Zero Fatalities Is the Goal

Its long-term goal, says the Department of Transportation’s National Highway Safety Administration (NHSA) and its Federal Motor Carrier Safety Administration, is “zero roadway fatalities.”

A few days after the NRSS was announced, the U.S. Department of Transportation projected that “an estimated 31,720 people died in motor vehicle traffic crashes from January through September 2021. This an increase of approximately 12% from the 28,325 fatalities projected for the first nine months of 2020. The projection is the highest number of fatalities during the first nine months of any year since 2006 and the highest percentage increase during the first nine months in the Fatality Analysis Reporting System’s history.”

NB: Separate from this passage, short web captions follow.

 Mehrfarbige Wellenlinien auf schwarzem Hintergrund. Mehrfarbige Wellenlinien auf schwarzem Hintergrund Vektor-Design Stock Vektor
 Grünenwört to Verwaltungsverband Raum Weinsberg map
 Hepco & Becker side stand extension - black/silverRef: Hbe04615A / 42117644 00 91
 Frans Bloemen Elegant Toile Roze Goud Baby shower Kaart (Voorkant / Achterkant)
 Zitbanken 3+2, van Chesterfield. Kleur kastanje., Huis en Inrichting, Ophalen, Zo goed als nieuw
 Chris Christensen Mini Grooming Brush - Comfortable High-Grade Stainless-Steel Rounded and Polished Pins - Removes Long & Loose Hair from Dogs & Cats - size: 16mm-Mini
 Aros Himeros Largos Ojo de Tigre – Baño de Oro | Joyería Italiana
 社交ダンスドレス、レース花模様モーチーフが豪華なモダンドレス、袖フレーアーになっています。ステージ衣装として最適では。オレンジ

Referring to the situation as a “national crisis,” Buttigieg said, “We cannot and must not accept these deaths as an inevitable part of everyday life … The good news is we now have a strategy, as well as the resources and programs to deliver it, thanks to the President’s Bipartisan Infrastructure Law. The National Roadway Safety Strategy is America’s first-ever national, comprehensive plan to significantly reduce deaths and injuries on our roads.”

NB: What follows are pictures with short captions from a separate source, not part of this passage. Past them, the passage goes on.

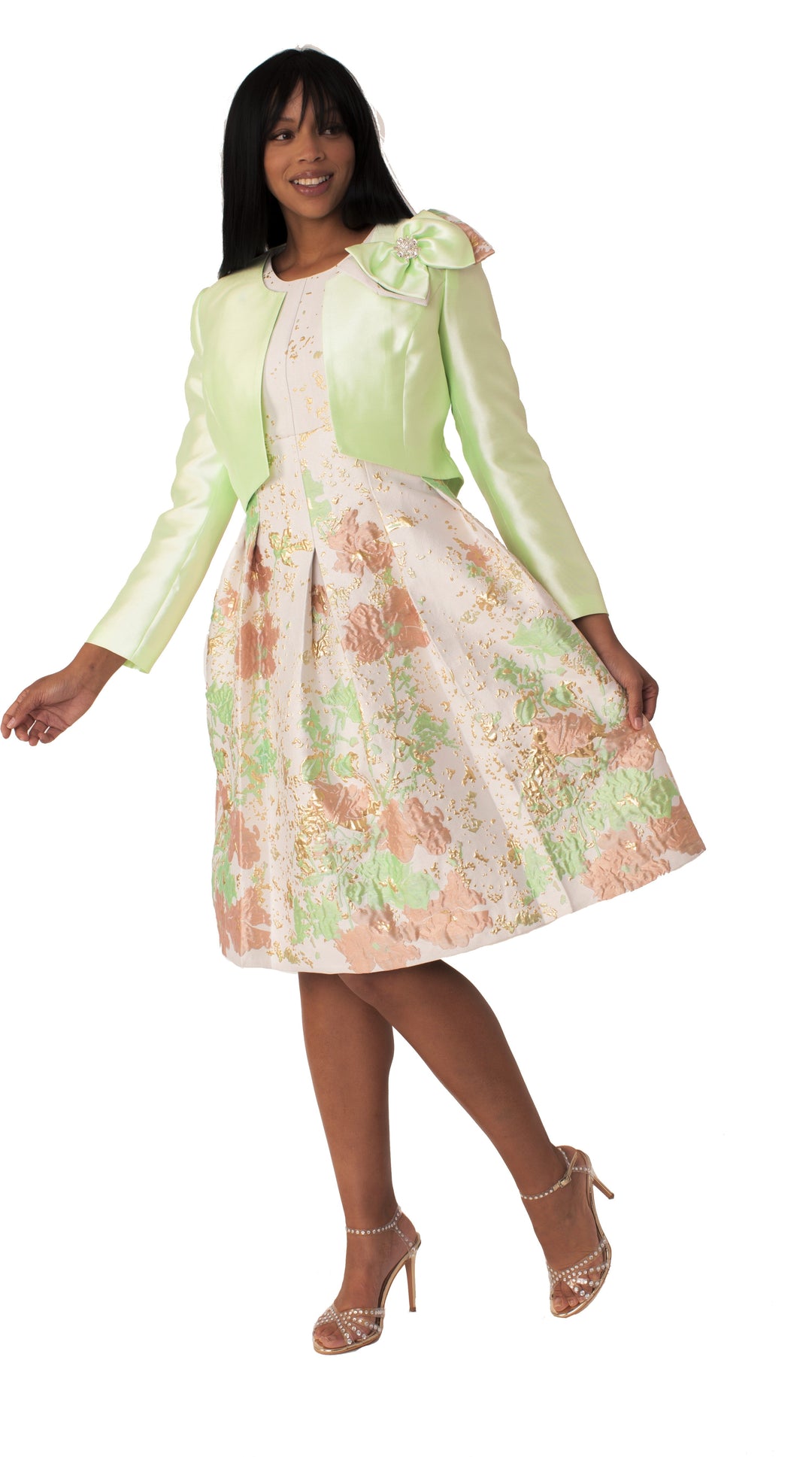 Plus Size Brocade Dress Set with Jacket & Brooch - 4830W
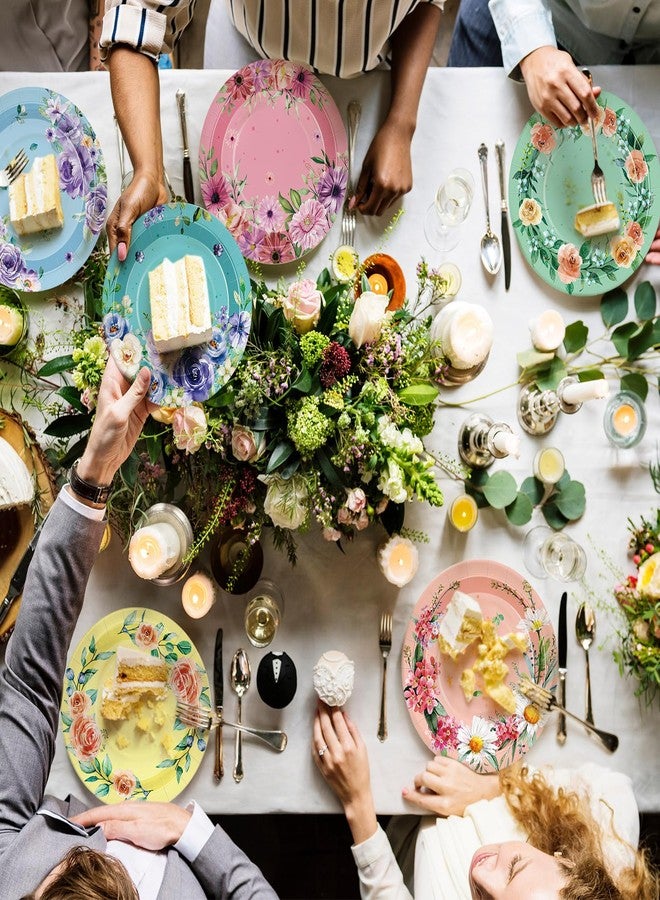 Suttmin 80 Pcs 7 Inch Floral Paper Plates Spring Flower Disposable Party Plates Decorative Wildflower Dessert Dinnerware for Summer Picnic Wedding Bridal Shower Baby Shower Birthday Tea Party Tableware - Image 4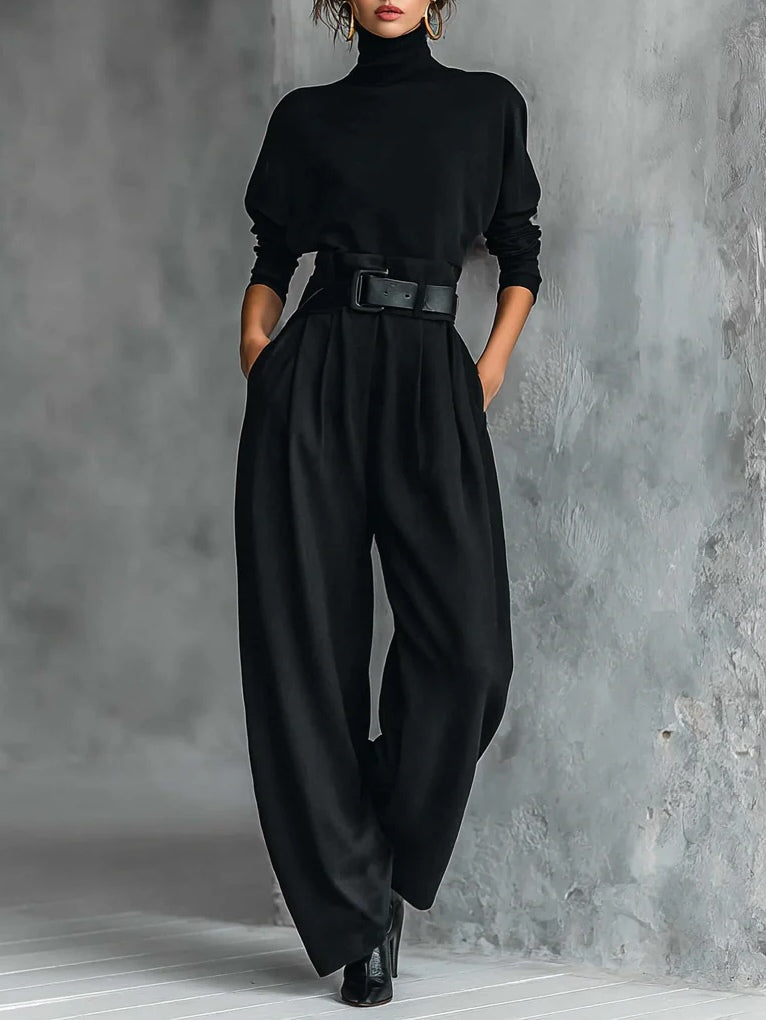 Noëlla - Conjunto de top negro de cuello alto y pantalón recto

Critics Question Whether There’s Really a “Crisis”

However, later in the report, the NHSAT data also reveals that while crashes increased 12%, the number of miles driven over the same period also increased 11.7%, making the difference in the fatality rate virtually unchanged. This, among other aspects of the NRSS, left critics of the administration scratching their heads about the purported “crisis.”

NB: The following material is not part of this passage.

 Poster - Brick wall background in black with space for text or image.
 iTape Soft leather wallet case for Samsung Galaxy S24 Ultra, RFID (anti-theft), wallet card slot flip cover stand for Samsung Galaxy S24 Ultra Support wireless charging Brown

“Calling traffic fatalities a ‘crisis’ suggests there’s something unusual going on,” pointed out Dominic Pinto of National Review. “The government has been tracking motor vehicle fatalities since 1899, and the number of traffic deaths peaked in 1972 at 54,589. It has been below 40,000 every year since 2008…. Instead of trying to reach an unattainable goal through repeated incantations [“zero fatalities”], it would be more useful to give an accurate picture of the progress that has already been made.” Then “think about ways to make improvements,” rather than fund grandiose schemes “so DOT bureaucrats can pursue an unattainable goal through increased rulemaking and oversight.”